> PROVIDED DATA
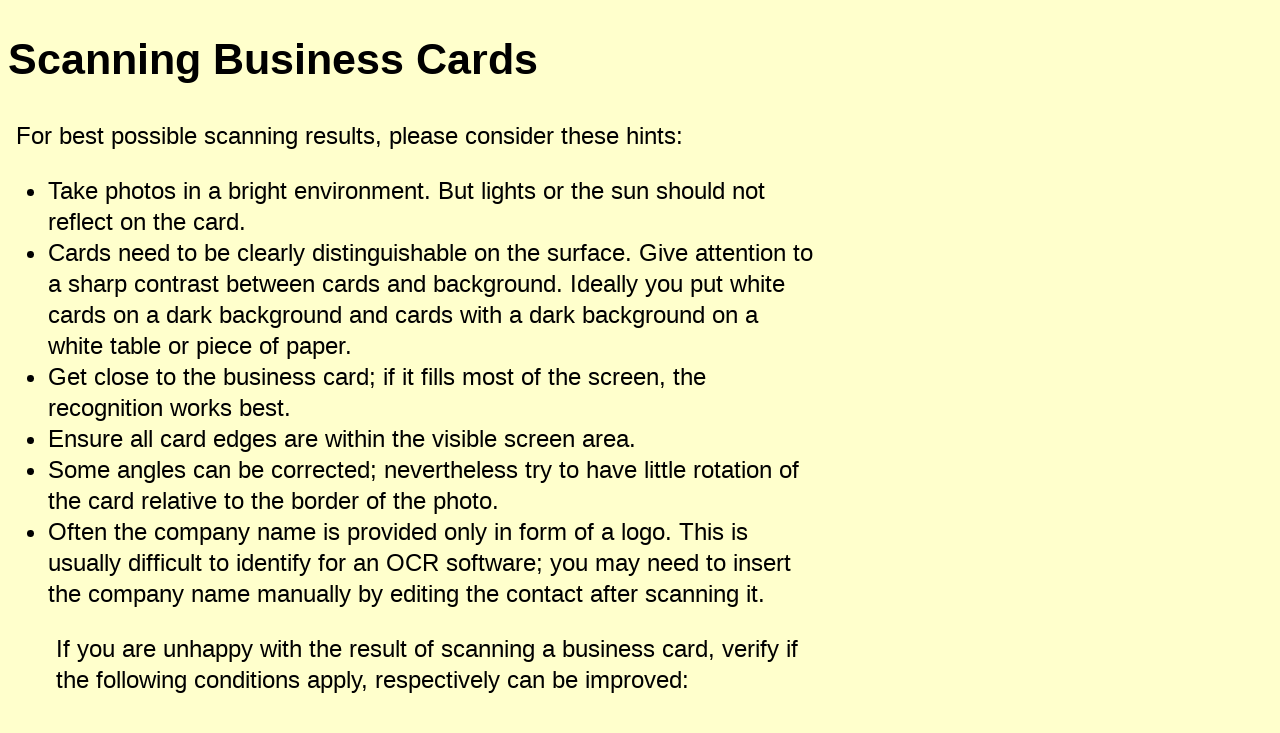

--- FILE ---
content_type: text/html
request_url: http://v2r-reader.com/faq_en/scan.html
body_size: 1256
content:
<!doctype html>
<html>
<!-- Author: Bernd Mielke                          -->
<!-- Date:   18.02.2016                            -->
<!-- URL:    http://www.v2r-reader.com/en/scan.html -->
<!-- English FAQ for V2R Business Card Reader -->
<!-- Topic: How to scan -->

<head>
<title>FAQ V2R Business Card Reader - How to scan</title>
<meta charset="utf-8">
<meta name="robots" content="noindex">
<meta name="description" content="FAQ V2R Business Card Reader - How to scan">
<meta name="author" content="V2R, Bernd Mielke">
<link rel="stylesheet" type="text/css" href="../css/reader.css">
</head>

<body>

<h2>Scanning Business Cards</h2>

<p>For best possible scanning results, please consider these hints:</p>

<ul>
<li>Take photos in a bright environment. But lights or the sun should not reflect on the card.</li>
<li>Cards need to be clearly distinguishable on the surface. Give attention to a sharp contrast between cards and background. Ideally you put white cards on a dark background and cards with a dark background on a white table or piece of paper.</li>
<li>Get close to the business card; if it fills most of the screen, the recognition works best.</li>
<li>Ensure all card edges are within the visible screen area.</li>
<li>Some angles can be corrected; nevertheless try to have little rotation of the card relative to the border of the photo.</li>
<li>Often the company name is provided only in form of a logo. This is usually difficult to identify for an OCR software; you may need to insert the company name manually by editing the contact after scanning it.</li>

<p>
If you are unhappy with the result of scanning a business card, verify if the following conditions apply, respectively can be improved:
</p>

<li>Not enough contrast between card and background - if the app reports "No cards found" you can nevertheless trigger the scanning . The scanning quality will be equal to the case when a card was identified; just background areas around the card cannot be cut. When cards are not rectangular (oval or special shapes), that will always be the case. And the solution.</li>
<li>Poor light conditions</li>
<li>Blurry photos - that can happen although the app attempts to auto-focus before taking a picture. After a few seconds a picture is taken in any case; in such a case, please re-take the image.</li>
<li>There are business cards with exotic fonts, tiny font size, little contrast between text and card background etc. Often they are hardly readible for humans - even harder for an app ...</li>
</ul>


<p>Last update: 18.02.2016</p>
<p>&nbsp;</p>


</body>
</html>


--- FILE ---
content_type: text/css
request_url: http://v2r-reader.com/css/reader.css
body_size: 503
content:
/* Dafu benutzt CSS seit dem 17.04.2004 */
/* Link: http://www.dafu.de/css/reader.css */
/* <link rel=stylesheet type="text/css" href="../dafu-re.css"> */

/* wie kann ich f�r die verschiedenen iPhones verschiedene Breiten und Fontgr��en definieren? */
/* durch Auswertung des User-Agents ... */

body {background-color:#FFFFCC; }
p, span { line-height: 130%; width: 770px; font-family: arial, helvetica, sans-serif; font-size: 18pt; margin-left: 2mm }
ul, li, ol { line-height: 130%; width: 770px; font-family: Arial, Helvetica, sans-serif; font-size: 18pt;  }

h1 { font-family: arial, helvetica, sans-serif; font-weight: bold; text-align: center; color: black }
h2 { font-family: arial, helvetica, sans-serif; font-size: 32pt; font-weight: bold; text-align: left; color: black }
h3 { font-family: arial, helvetica, sans-serif; font-weight: bold; margin-left: 10mm; color: black }
h4 { font-family: arial, helvetica, sans-serif; font-weight: bold; margin-left: 10mm; color: red }
h5 { font-family: arial, helvetica, sans-serif; font-weight: bold }
h3, h4 { margin-top: 15pt }

dt, dl { line-height: 130%; font-family: arial, helvetica, sans-serif; margin-left: 2mm }
th, td { line-height: 130%; font-family: arial, helvetica, sans-serif; font-size: 24pt; padding-left: 2mm; margin-left: 2mm }


> ACTION ITEM
Every line of the listing is to be retyped exactly; pictures stay out.

> ANSWER TO THIS PROBLEM
--- FILE ---
content_type: text/html
request_url: http://v2r-reader.com/faq_en/scan.html
body_size: 1256
content:
<!doctype html>
<html>
<!-- Author: Bernd Mielke                          -->
<!-- Date:   18.02.2016                            -->
<!-- URL:    http://www.v2r-reader.com/en/scan.html -->
<!-- English FAQ for V2R Business Card Reader -->
<!-- Topic: How to scan -->

<head>
<title>FAQ V2R Business Card Reader - How to scan</title>
<meta charset="utf-8">
<meta name="robots" content="noindex">
<meta name="description" content="FAQ V2R Business Card Reader - How to scan">
<meta name="author" content="V2R, Bernd Mielke">
<link rel="stylesheet" type="text/css" href="../css/reader.css">
</head>

<body>

<h2>Scanning Business Cards</h2>

<p>For best possible scanning results, please consider these hints:</p>

<ul>
<li>Take photos in a bright environment. But lights or the sun should not reflect on the card.</li>
<li>Cards need to be clearly distinguishable on the surface. Give attention to a sharp contrast between cards and background. Ideally you put white cards on a dark background and cards with a dark background on a white table or piece of paper.</li>
<li>Get close to the business card; if it fills most of the screen, the recognition works best.</li>
<li>Ensure all card edges are within the visible screen area.</li>
<li>Some angles can be corrected; nevertheless try to have little rotation of the card relative to the border of the photo.</li>
<li>Often the company name is provided only in form of a logo. This is usually difficult to identify for an OCR software; you may need to insert the company name manually by editing the contact after scanning it.</li>

<p>
If you are unhappy with the result of scanning a business card, verify if the following conditions apply, respectively can be improved:
</p>

<li>Not enough contrast between card and background - if the app reports "No cards found" you can nevertheless trigger the scanning . The scanning quality will be equal to the case when a card was identified; just background areas around the card cannot be cut. When cards are not rectangular (oval or special shapes), that will always be the case. And the solution.</li>
<li>Poor light conditions</li>
<li>Blurry photos - that can happen although the app attempts to auto-focus before taking a picture. After a few seconds a picture is taken in any case; in such a case, please re-take the image.</li>
<li>There are business cards with exotic fonts, tiny font size, little contrast between text and card background etc. Often they are hardly readible for humans - even harder for an app ...</li>
</ul>


<p>Last update: 18.02.2016</p>
<p>&nbsp;</p>


</body>
</html>


--- FILE ---
content_type: text/css
request_url: http://v2r-reader.com/css/reader.css
body_size: 503
content:
/* Dafu benutzt CSS seit dem 17.04.2004 */
/* Link: http://www.dafu.de/css/reader.css */
/* <link rel=stylesheet type="text/css" href="../dafu-re.css"> */

/* wie kann ich f�r die verschiedenen iPhones verschiedene Breiten und Fontgr��en definieren? */
/* durch Auswertung des User-Agents ... */

body {background-color:#FFFFCC; }
p, span { line-height: 130%; width: 770px; font-family: arial, helvetica, sans-serif; font-size: 18pt; margin-left: 2mm }
ul, li, ol { line-height: 130%; width: 770px; font-family: Arial, Helvetica, sans-serif; font-size: 18pt;  }

h1 { font-family: arial, helvetica, sans-serif; font-weight: bold; text-align: center; color: black }
h2 { font-family: arial, helvetica, sans-serif; font-size: 32pt; font-weight: bold; text-align: left; color: black }
h3 { font-family: arial, helvetica, sans-serif; font-weight: bold; margin-left: 10mm; color: black }
h4 { font-family: arial, helvetica, sans-serif; font-weight: bold; margin-left: 10mm; color: red }
h5 { font-family: arial, helvetica, sans-serif; font-weight: bold }
h3, h4 { margin-top: 15pt }

dt, dl { line-height: 130%; font-family: arial, helvetica, sans-serif; margin-left: 2mm }
th, td { line-height: 130%; font-family: arial, helvetica, sans-serif; font-size: 24pt; padding-left: 2mm; margin-left: 2mm }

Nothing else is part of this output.